Ben Cooper

Personal information
- Full name: Benjamin Nicolas Cooper
- Born: 10 February 1992 (age 34) Lismore, New South Wales, Australia
- Batting: Left-handed
- Bowling: Right-arm medium
- Role: Batsman
- Relations: Tom Cooper (brother)

International information
- National side: Netherlands (2013–2021);
- ODI debut (cap 59): 27 August 2013 v Canada
- Last ODI: 7 June 2021 v Ireland
- ODI shirt no.: 32
- T20I debut (cap 29): 15 November 2013 v Afghanistan
- Last T20I: 22 October 2021 v Sri Lanka
- T20I shirt no.: 32

Career statistics
| Competition | ODI | T20I | FC | LA |
| Matches | 13 | 58 | 4 | 55 |
| Runs scored | 187 | 1,239 | 451 | 994 |
| Batting average | 18.70 | 28.15 | 75.16 | 22.08 |
| 100s/50s | 0/1 | 0/8 | 1/3 | 1/4 |
| Top score | 74 | 91* | 173* | 109* |
| Catches/stumpings | 2/– | 35/– | 2/– | 19/– |
- Source: Cricinfo, 25 September 2022

= Ben Cooper (cricketer) =

Dutch cricketer

Benjamin Nicolas Cooper (born 10 February 1992) is an Australian–Dutch cricketer. He played for the Netherlands in the 2014 ICC World Twenty20 tournament. In January 2022, Cooper announced his retirement from international cricket.

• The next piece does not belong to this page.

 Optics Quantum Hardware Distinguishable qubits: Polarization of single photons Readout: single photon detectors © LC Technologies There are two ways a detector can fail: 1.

He is the brother of fellow cricketer Tom Cooper, who also played for the Netherlands but more recently has focused on Australian domestic cricket. They are Dutch citizens by descent through their mother who was born in Dutch New Guinea.

==Career==
Cooper made his first-class debut for the Netherlands against Scotland in the 2015–17 ICC Intercontinental Cup on 9 September 2015. He scored his maiden first-class century in his second match, against Hong Kong in February 2017, also in the Intercontinental Cup. In that match, he and Pieter Seelaar set a Dutch record for the highest partnership for any wicket in a first-class match and the highest sixth-wicket partnership in the Intercontinental Cup, when they made 288 runs.

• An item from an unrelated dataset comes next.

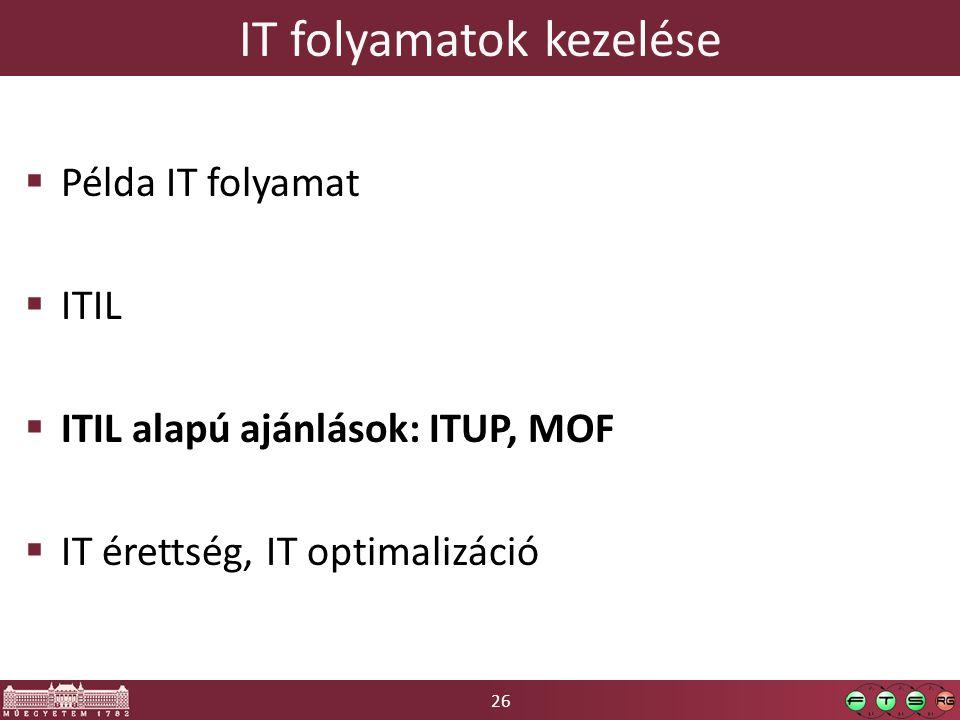 26 IT folyamatok kezelése  Példa IT folyamat  ITIL  ITIL alapú ajánlások: ITUP, MOF  IT érettség, IT optimalizáció
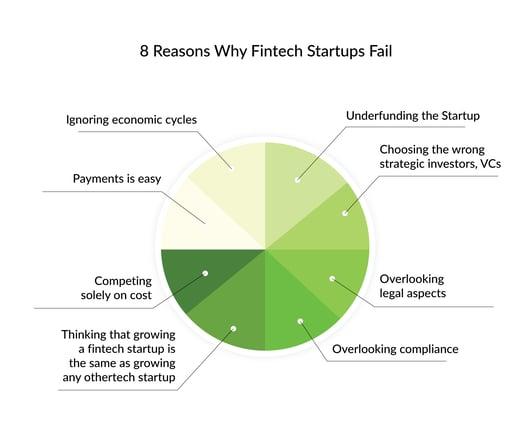 why fintech startups fail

In December 2017, in the 2015–17 ICC World Cricket League Championship, Cooper scored his first century in List A cricket and made the highest partnership for any wicket in the World Cricket League, with 236 runs, batting with Wesley Barresi.

In July 2018, Cooper was named in the Netherlands' One Day International (ODI) squad, for their series against Nepal.

In July 2019, Cooper was selected to play for the Amsterdam Knights in the inaugural edition of the Euro T20 Slam cricket tournament. However, the following month the tournament was cancelled.

In September 2019, Cooper was named in the Dutch squad for the 2019 ICC T20 World Cup Qualifier tournament in the United Arab Emirates. He was the leading run-scorer for the Netherlands in the tournament, with 246 runs in nine matches. In April 2020, he was one of seventeen Dutch-based cricketers to be named in the team's senior squad. In September 2021, Cooper was named in the Dutch squad for the 2021 ICC Men's T20 World Cup.